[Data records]
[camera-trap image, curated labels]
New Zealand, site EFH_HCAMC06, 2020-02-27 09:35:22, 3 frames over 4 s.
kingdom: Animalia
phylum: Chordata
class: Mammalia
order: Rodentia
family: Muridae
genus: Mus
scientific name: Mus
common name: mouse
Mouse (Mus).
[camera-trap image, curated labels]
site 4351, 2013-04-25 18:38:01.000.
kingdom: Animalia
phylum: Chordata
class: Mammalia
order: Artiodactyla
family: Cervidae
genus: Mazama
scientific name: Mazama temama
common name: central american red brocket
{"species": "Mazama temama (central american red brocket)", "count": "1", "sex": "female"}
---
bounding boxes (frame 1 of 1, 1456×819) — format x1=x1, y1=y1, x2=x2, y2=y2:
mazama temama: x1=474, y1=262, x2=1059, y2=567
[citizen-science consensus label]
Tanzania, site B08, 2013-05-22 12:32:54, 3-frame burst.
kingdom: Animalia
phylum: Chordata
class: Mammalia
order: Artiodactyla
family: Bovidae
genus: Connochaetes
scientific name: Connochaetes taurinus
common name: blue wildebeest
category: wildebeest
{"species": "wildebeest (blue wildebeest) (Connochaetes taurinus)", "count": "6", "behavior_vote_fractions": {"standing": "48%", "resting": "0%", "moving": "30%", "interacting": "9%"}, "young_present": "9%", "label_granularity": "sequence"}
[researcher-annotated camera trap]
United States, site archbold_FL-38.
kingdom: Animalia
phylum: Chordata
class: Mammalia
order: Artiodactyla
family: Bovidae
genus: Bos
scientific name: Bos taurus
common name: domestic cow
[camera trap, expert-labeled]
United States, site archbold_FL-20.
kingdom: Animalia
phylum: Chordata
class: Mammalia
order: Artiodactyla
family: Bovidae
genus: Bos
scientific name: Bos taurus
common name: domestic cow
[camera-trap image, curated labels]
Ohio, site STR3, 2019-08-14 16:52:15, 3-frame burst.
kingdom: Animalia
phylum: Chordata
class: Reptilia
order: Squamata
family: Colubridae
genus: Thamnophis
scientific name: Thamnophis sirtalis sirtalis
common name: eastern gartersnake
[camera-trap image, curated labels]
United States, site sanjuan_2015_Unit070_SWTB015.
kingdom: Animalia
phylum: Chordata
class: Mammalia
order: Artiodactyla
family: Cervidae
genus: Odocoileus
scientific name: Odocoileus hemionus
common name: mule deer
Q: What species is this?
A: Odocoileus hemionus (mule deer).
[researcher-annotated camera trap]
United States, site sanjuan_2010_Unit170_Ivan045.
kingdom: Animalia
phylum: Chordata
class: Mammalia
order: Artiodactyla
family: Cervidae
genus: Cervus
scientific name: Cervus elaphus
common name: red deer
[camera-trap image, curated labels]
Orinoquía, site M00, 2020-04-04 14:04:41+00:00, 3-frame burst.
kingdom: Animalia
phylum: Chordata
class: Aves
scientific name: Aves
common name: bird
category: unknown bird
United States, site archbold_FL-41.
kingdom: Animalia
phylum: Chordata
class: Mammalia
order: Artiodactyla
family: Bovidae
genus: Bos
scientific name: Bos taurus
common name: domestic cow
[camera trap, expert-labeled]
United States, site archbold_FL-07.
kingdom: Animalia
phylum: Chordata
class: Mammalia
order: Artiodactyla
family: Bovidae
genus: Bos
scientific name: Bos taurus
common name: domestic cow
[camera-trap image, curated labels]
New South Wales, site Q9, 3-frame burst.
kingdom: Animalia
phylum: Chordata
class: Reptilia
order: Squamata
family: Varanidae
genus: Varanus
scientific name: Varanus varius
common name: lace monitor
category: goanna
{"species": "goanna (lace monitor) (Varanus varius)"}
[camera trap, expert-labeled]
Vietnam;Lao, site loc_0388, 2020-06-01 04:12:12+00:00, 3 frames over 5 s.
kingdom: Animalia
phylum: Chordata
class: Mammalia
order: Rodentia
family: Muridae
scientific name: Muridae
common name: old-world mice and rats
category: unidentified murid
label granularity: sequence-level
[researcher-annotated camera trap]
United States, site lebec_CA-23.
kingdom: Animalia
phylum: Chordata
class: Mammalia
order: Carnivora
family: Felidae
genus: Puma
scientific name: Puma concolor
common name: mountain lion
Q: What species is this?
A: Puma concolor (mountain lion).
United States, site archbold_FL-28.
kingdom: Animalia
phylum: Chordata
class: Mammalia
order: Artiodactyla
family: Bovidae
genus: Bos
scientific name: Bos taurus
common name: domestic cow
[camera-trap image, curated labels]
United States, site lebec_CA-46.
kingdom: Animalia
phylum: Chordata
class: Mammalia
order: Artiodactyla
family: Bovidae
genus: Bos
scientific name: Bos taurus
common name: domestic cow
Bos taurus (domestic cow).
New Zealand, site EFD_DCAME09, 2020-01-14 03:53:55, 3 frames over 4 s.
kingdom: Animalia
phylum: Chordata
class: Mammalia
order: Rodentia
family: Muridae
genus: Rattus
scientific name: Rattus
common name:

• Instructions for the task
The answer should be an exact copy of the lines from the one containing "common name: old-world mice and rats" through the last line of the entries, both included.

• Response to the exercise
common name: old-world mice and rats
category: unidentified murid
label granularity: sequence-level
[researcher-annotated camera trap]
United States, site lebec_CA-23.
kingdom: Animalia
phylum: Chordata
class: Mammalia
order: Carnivora
family: Felidae
genus: Puma
scientific name: Puma concolor
common name: mountain lion
Q: What species is this?
A: Puma concolor (mountain lion).
United States, site archbold_FL-28.
kingdom: Animalia
phylum: Chordata
class: Mammalia
order: Artiodactyla
family: Bovidae
genus: Bos
scientific name: Bos taurus
common name: domestic cow
[camera-trap image, curated labels]
United States, site lebec_CA-46.
kingdom: Animalia
phylum: Chordata
class: Mammalia
order: Artiodactyla
family: Bovidae
genus: Bos
scientific name: Bos taurus
common name: domestic cow
Bos taurus (domestic cow).
New Zealand, site EFD_DCAME09, 2020-01-14 03:53:55, 3 frames over 4 s.
kingdom: Animalia
phylum: Chordata
class: Mammalia
order: Rodentia
family: Muridae
genus: Rattus
scientific name: Rattus
common name:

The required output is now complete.